All right, let me go into more graphic detail for you. After the two days of abdominal cramping and what I thought was first food poisoning or a UTI, I went through about 20 hours of agony as my stone ground it's way through my lower kidney, and through my left ureter where it lodged itself at the bottom, just above my bladder. This is when I could finally move and went to the hospital, saw a urologist and had a cat scan. It was determined that there was not full blockage through the ureter, so my choices were, after waiting a few days and getting vicodin (placebo to me), if it didn't pass fully on it's own, they could pluck it out, or I could try to tough it out until it did pass. After a discussion with my father in law about the time they plucked his out, there was NO WAY in hell I was going to let them do that after suffering through this trauma. So my stone sat there, lodged inside me. The good news is that after a day or so I wasn't urinating pink lemonade anymore, but if you think I wasn't in any pain, allow me to wish such a thing upon you. And this went on...

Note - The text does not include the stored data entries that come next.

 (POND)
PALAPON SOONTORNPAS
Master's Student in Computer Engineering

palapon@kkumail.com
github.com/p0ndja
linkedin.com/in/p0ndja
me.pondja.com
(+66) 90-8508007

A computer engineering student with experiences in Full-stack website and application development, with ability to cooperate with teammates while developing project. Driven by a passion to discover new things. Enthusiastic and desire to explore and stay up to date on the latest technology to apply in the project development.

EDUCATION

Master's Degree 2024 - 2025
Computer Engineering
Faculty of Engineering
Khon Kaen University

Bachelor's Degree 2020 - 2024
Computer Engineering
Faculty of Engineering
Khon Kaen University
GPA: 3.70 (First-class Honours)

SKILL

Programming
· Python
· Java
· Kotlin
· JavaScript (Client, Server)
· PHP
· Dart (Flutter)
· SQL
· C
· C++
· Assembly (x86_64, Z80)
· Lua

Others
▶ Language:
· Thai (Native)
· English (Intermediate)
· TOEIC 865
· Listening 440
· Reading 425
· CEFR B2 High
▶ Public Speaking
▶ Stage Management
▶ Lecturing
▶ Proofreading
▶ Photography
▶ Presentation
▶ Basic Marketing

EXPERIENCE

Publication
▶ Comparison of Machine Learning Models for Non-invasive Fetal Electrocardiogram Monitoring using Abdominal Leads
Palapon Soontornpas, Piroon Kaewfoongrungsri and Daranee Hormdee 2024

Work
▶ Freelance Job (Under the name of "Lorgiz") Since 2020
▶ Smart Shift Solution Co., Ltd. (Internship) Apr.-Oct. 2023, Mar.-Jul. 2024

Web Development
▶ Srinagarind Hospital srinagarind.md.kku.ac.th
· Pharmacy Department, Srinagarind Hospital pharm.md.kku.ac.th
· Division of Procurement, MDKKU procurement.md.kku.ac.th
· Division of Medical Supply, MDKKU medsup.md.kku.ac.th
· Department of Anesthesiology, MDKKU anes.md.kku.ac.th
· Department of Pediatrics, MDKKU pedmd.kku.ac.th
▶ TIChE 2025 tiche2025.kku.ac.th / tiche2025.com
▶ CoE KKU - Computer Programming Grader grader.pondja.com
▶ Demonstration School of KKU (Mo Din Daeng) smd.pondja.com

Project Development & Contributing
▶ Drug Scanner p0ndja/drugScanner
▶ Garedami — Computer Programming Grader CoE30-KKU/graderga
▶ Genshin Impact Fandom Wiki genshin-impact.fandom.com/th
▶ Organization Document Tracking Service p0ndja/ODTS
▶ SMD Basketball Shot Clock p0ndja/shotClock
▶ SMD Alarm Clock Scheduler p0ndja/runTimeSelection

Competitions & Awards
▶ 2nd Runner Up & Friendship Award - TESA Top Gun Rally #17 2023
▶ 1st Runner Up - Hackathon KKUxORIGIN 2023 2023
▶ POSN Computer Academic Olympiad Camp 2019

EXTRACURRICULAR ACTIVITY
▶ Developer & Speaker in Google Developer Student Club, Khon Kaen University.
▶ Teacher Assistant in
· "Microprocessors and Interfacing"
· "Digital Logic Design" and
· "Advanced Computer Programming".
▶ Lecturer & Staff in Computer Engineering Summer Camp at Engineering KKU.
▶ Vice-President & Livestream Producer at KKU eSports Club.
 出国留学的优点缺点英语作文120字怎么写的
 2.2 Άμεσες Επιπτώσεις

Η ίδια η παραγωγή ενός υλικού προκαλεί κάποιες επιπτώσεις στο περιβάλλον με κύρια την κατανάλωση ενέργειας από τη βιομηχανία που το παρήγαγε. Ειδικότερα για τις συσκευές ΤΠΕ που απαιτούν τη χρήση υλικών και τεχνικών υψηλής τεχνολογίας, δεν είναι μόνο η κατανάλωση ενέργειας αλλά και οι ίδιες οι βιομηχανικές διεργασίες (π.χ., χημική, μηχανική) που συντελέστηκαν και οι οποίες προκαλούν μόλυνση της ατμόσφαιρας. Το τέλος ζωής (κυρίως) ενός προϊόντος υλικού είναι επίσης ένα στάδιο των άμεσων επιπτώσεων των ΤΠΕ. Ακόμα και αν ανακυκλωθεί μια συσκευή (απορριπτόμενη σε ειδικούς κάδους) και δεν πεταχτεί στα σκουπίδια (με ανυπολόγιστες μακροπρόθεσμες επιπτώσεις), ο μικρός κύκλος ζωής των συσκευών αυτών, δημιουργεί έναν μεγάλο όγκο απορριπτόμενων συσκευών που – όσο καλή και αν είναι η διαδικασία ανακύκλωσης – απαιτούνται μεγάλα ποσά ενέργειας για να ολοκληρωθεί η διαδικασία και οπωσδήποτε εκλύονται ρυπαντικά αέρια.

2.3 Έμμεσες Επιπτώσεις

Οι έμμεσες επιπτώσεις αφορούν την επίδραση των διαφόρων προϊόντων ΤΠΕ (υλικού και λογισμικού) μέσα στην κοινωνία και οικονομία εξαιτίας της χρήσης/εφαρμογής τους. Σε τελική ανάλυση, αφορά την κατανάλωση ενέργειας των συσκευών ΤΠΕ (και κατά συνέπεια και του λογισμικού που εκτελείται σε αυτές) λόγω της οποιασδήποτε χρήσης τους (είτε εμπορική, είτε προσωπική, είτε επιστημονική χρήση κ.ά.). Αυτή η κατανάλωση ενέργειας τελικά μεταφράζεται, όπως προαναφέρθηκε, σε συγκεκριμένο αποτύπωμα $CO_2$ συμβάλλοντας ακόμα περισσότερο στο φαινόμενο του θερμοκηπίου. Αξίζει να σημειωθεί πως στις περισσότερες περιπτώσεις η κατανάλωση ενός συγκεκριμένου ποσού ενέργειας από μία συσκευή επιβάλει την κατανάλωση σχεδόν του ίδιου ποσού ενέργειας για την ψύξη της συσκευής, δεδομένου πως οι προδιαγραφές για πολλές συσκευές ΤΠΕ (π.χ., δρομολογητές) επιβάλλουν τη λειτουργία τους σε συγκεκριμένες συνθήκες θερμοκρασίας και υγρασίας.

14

...for over four weeks, where I ebbed and flowed between dealing with it, and the mental nightmare of having them remove it. Then, and only then did the stone finally fully pass.
I'll state once again. This had NO impact what so ever on allowing me to suffer greater pain on the bike, or XC skiing, or running, or anything else. None. Zero. Zip. Nada.
Now, for a corollary to "long term pain". I'd have to wonder why if it's simply a matter of pain, that after being shot and losing so much blood, Greg Lemond, after he came back and in 1991 in his own words finally felt like his old self, finished 13th in the Tour, and couldn't even finish the 1992 Tour, with his career over at 31. You'd think after being in so much pain for that long, he would have crushed everyone. Or is it cancer, and only cancer that makes you able to tolerate more pain on the bike?